Конрад еще больше погрустнел. Поэтому госпожа Бартолотти торопливо заверила его, что и она любит Эгона. Всем сердцем любит! И Конрад снова повеселел.
Когда они пообедали, господин Бартолотти начала искать подарок для Кити. Доставая из шкафа в гостиной игрушечный сервиз, когда-то давно заказанный, она заметила, что Конрад хочет поговорить о господине Эгоне. Он начал с намеков: мол, родители должны мириться друг с другом, так лучше для детей, и если родители ссорятся, то в большинстве случаев виноваты оба. А еще сказал, что все люди разные и надо быть благожелательным к своим близким.
Госпожа Бартолотти мыла запыленный сервиз и тихо бубнила:
– Конечно. – Или: Да, да. – А сама думала: «Теперь мне нельзя и слова сказать про Эгона! Ведь я снова разозлюсь, начну ругать его, и Конрад снова загрустит».
Она решила при Конраде не говорить больше про аптекаря ничего плохого. И наступать ему на ноги только тогда, когда будет полностью уверена, что Конрад не увидит.
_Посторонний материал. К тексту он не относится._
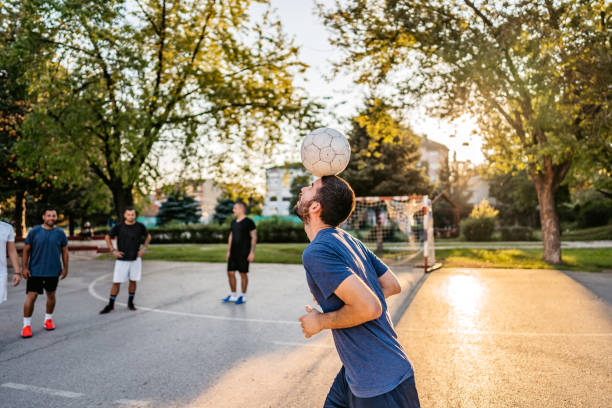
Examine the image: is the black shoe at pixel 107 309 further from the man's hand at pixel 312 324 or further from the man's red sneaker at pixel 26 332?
the man's hand at pixel 312 324

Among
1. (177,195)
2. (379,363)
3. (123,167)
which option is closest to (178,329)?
(379,363)

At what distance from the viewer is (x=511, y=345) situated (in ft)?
19.0

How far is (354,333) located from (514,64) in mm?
15163

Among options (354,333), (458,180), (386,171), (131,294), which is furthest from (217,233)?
(354,333)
Без пяти минут три Конрад стоял уже у двери в прихожей, готовясь идти на день рождения. Он трижды умылся, дважды причесался и обулся в только что начищенные ботинки. В руках он держал коробку из-под обуви, завернутую в тонкую розовую бумагу. Сверху на коробке был приколот зеленый бант из двадцати петель. А розовую бумагу госпожа Бартолотти всю изрисовала маленькими красными сердечками. В коробке был упакованный игрушечный сервиз.
– Ну, Конрад, – сказала госпожа Бартолотти, – тебе можно уже идти.
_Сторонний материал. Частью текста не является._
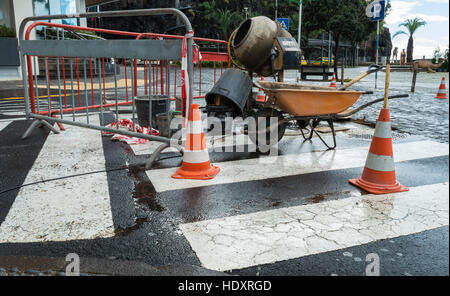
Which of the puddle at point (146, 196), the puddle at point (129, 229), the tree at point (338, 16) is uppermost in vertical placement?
the tree at point (338, 16)

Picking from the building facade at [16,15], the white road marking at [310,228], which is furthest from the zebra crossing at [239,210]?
the building facade at [16,15]

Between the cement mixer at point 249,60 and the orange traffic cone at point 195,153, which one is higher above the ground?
the cement mixer at point 249,60

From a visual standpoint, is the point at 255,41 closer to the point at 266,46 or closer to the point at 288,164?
the point at 266,46

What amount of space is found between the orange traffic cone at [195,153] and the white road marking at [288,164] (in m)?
0.10

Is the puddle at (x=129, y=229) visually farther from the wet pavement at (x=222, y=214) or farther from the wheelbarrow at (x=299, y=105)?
the wheelbarrow at (x=299, y=105)

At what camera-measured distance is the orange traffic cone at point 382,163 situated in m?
3.72

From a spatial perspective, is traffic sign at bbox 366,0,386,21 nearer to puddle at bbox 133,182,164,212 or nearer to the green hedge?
puddle at bbox 133,182,164,212

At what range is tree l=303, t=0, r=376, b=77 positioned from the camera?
26.0 metres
– Еще нет трех, – заколебался мальчик.
– Несколько минут не имеют никакого значения, – сказала госпожа Бартолотти.
Но Конрад продолжал колебаться. На лестнице послышались голоса и смех. Голоса были детские.
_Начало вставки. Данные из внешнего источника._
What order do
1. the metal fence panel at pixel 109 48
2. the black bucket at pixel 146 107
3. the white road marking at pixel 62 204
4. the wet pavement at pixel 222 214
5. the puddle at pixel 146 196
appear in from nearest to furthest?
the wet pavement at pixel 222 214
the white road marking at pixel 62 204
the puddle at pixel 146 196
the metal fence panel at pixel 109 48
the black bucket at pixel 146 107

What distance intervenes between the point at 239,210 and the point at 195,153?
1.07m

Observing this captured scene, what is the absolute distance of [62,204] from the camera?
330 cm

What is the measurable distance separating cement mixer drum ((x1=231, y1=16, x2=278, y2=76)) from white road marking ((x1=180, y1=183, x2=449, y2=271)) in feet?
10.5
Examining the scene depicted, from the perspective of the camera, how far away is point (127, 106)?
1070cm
– Слышишь, другие гости уже идут, – сказала госпожа Бартолотти.
Конрад кивнул, но не сдвинулся с места.
– И Флориана пригласили, – сказал он.
– А Флориан хороший мальчик? – спросила госпожа Бартолотти.
– Это тот, что кричал мне вслед: «Бартолотти в болоте», такой большой и толстый.
– Он просто пошутить хотел, – сказала госпожа Бартолотти и улыбнулась, чтобы её слова были убедительнее. Она не хотела, чтобы Конрад огорчался.
– Вы правда верите, что Флориан хотел пошутить? – спросил Конрад.
Он так внимательно смотрел в её лицо, что госпожа Бартолотти перестала улыбаться и сокрушенно покачала головой.
– Так зачем вы говорите, если совсем не верите в это?
– Чтобы ты не огорчался.
– Неужели вы думаете, что я не буду огорчаться, если вы будете говорить неправду? – сказал Конрад.
Потом он спросил, почему есть дети, которые безо всякой причины дразнят других детей.
– Мне этого не объясняли на фабрике, так объясните вы, – попросил он.
Однако госпожа Бартолотти не могла ему ничего объяснить, по крайней мере, не смогла найти объяснения так быстро. Она пообещала Конраду хорошо поразмышлять и ответить на его вопрос, когда он вернется из гостей.
– Честное слово, что я подумаю над этим, – сказала госпожа Бартолотти.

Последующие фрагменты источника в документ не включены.